All staff use the Management signals consistently in and out of lessons.
Partner work is modelled and practised until pupils work willingly and supportively with pupils who are not their friends.
Praise is fundamental in helping pupils make progress and behave courteously.
Staff are consistently kind, considerate to each other and to pupils – no shouting, shushing and nagging.
Pupils attend every day, unless poorly.
Effectiveness of Leadership and Management: Our Shared RWI Vision
The school’s shared vision is that every pupil learns to read quickly and continues to read – widely and often. The headteacher works with all the staff to ensure that this happens. In particular, she/he works closely with the reading leader/ English leader to monitor the quality of teaching and to provide coaching for staff (teachers and teaching assistants). The role of the reading leaders are critical. Alongside the headteacher, the reading leaders drives the teaching of Read Write Inc. Phonics, ensuring that all pupils follow the Literacy and Language programme by the end of term 1 Year 2.
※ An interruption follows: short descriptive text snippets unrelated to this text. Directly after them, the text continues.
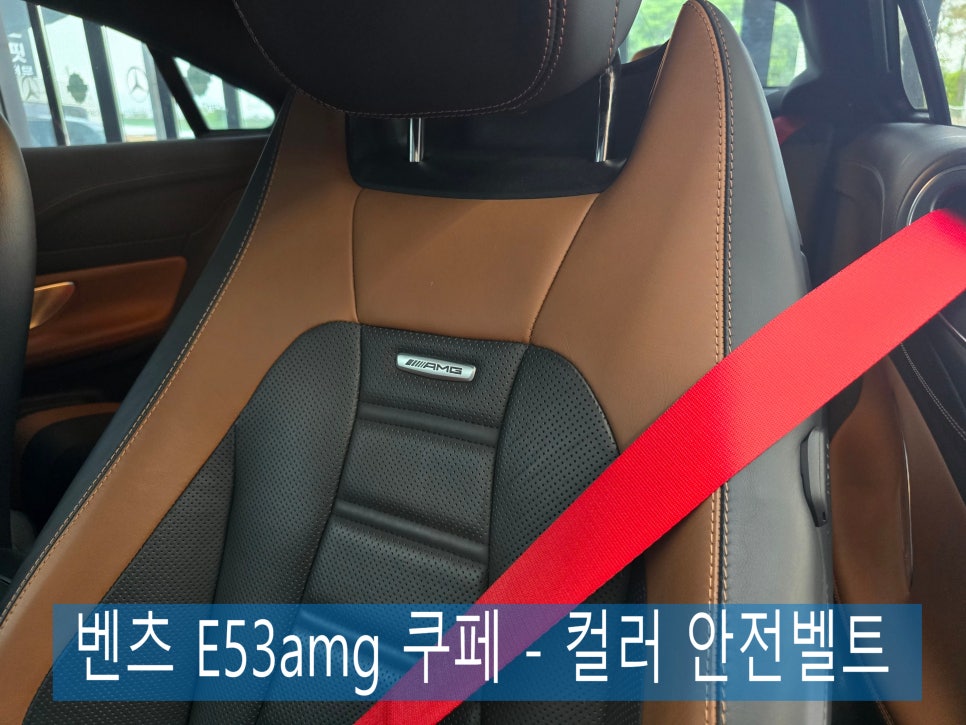 벤츠 E53amg 쿠페 - 컬러 안전벨트로 더 amg답게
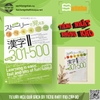 Sutori de oboeru Kanji 301~500- Learning 301~500 Kanji through Stories- Học 301~500 chữ Hán qua mẩu chuyện (Bản tiếng Việt)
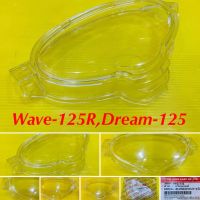 ฝาครอบเรือนไมล์ wave125r/dream125 อย่างดี : HMA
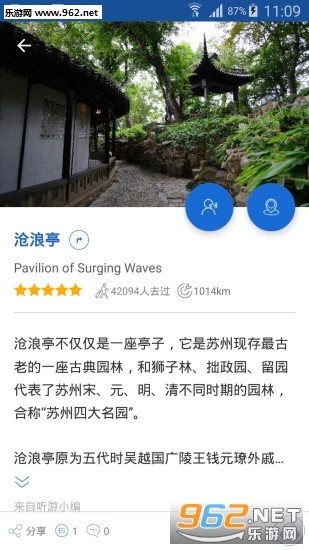 ����ͤ����appv6.0.8��ͼ3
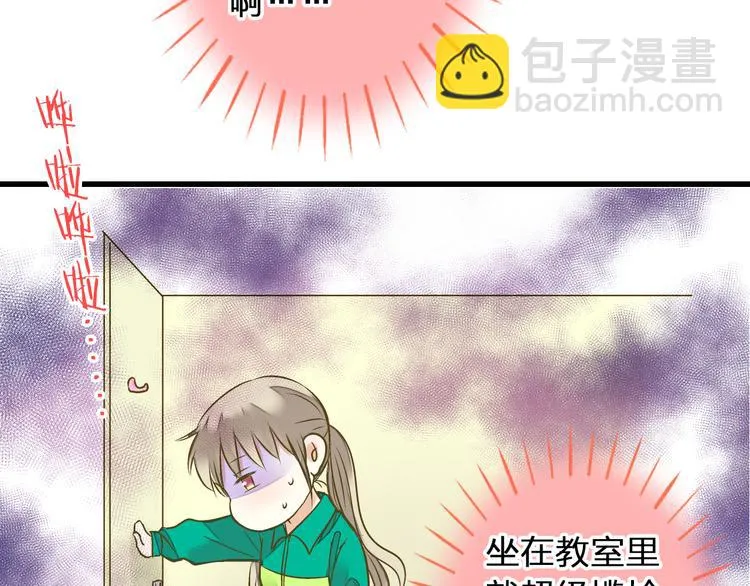 第95话 警告 第64页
At FHIS, we have three Reading Leaders that work collaboratively to promote and support the teaching and learning of Phonics across the school.
Their roles include:
ensuring that our teaching of reading is of the highest quality and that all our pupils make progress
ensuring pupils in the ‘lower progress’ group are making good progress and organising one-to-one tutoring for the pupils who need extra support
keeping the groups homogeneous, i.e. at the same reading level
providing further training (through masterclasses, coaching/ observation and face-to- face feedback).
Miss Giles can give this support every day because she does not teach a group herself. All Staff alert the reading leader to any pupil whose progress is faster or slower than the rest of their group.
The reading team is made up of a team of good teachers and LSAs who receive regular, evidence based training each teach a group of pupils at the same reading level.
A key element of Read Write Inc. is consistent whole-school practice, underpinned by appropriate professional development. The headteacher, all the teachers and teaching assistants are trained to teach reading. All staff have attended two-day Phonics training and the trainer has returned to support us on subsequent development days. We hold at least two Development Days every year to ensure we are aware of up-to-date practice. Literacy and Language teachers have had an additional two-day training and are also supported through Development Days.
In fortnightly masterclasses, staff analyse teaching and behaviour steps that set the agenda for the next week’s observation and feedback schedule.
All staff are trained and the school books regular Development Days.
The reading leader does not have a reading group.
The reading leader spends every Read Write Inc. lesson coaching and observing reading teachers - and keeps records.
The Literacy and Language leader is released for fortnightly observations/ coaching and face-to-face feedback.
The headteacher observes lessons with the reading leader/Literacy and Language leader. They discuss pupil progress and the teacher tracker every week.
The reading leader meets with the reading team every week for a 30-minute masterclass – focusing on one activity.
The Literacy and Language leader meets with teachers fortnightly for a 30-minute masterclass – focusing on one activity.
The reading leader organises regular workshops with parents.